Precursor Malware Is an Early Warning Sign for Ransomware

Emotet made up nearly three-quarters of “precursor” malware detected by Lumu in 2021, the startup said in its 2022 Ransomware Flashcard. Phorpiex was the second most detected precusor malware in 2021, at 13%, Lumu said.

Threat actors rely on precursor malware to spread laterally through the network and escalate access before deploying the ransomware payload. A ransomware attack chain consists of initial access, which could be phishing, a vulnerability exploit, or malware; precursor malware such as Emotet, Dridex, and Trickbot; and the actual ransomware to encrypt the data and make it inaccessible.

In 2021, Lumu collected 21,820,764 indicators of compromise related to the precursor malware. Emotet was consistently the most active for each month of 2021, except for the two months when Phorpiex was more active. There were two peaks in activity in April and September.

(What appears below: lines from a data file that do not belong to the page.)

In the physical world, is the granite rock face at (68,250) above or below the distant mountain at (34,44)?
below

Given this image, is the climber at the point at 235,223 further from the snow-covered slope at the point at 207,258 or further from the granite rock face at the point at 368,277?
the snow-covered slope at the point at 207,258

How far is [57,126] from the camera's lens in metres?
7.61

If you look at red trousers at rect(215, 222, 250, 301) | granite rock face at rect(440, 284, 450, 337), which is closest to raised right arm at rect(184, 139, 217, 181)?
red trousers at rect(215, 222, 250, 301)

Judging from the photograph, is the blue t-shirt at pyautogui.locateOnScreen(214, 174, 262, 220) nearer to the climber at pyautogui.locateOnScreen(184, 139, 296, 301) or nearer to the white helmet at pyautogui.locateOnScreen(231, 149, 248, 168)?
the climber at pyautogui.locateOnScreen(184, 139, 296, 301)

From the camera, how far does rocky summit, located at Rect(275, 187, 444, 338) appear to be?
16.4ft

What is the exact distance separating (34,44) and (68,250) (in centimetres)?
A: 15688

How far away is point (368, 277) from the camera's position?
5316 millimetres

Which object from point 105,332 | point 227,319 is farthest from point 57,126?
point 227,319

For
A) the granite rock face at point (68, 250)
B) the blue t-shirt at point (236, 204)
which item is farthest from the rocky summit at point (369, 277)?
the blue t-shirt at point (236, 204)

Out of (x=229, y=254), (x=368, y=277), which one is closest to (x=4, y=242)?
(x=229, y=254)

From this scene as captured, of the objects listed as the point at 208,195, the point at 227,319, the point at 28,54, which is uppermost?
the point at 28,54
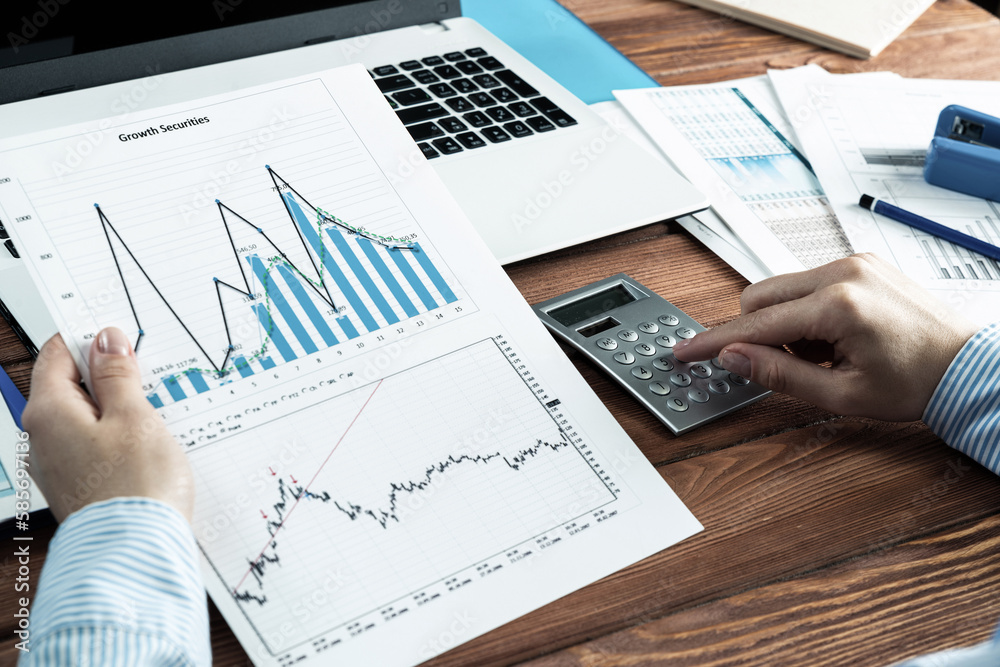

Lumu noted that ransomware attacks rarely come of nowhere, as the attack groups rely on these malware strains to find target systems and set up for the data theft and encryption. Security teams looking for, and shutting down, any communications with malicious command-and-control servers could potentially fend off a ransomware attack before any data is compromised.

“A full-blown ransomware attack is the end result of a chain that starts with seemingly innocuous malware,” Lumu said in the Flashcard.

Originally a banking Trojan that evolved to include spamming and malware delivery, Emotet is now part of a ransomware chain with Trickbot to deploy Ryuk and Conti ransomware. Phorpiex, which has been involved with cryptojacking in the past, is associated with multiple ransomware strains and is being used to deploy Avaddon, Nemty, BitRansomware, DSoftCrypt/ReadMe, GandCrab, and Pony, Lumu said. Dridex, known for stealing bank credentials, deploys DoppelPaymer and BitPaymer, and Ursnif deploys Egregor.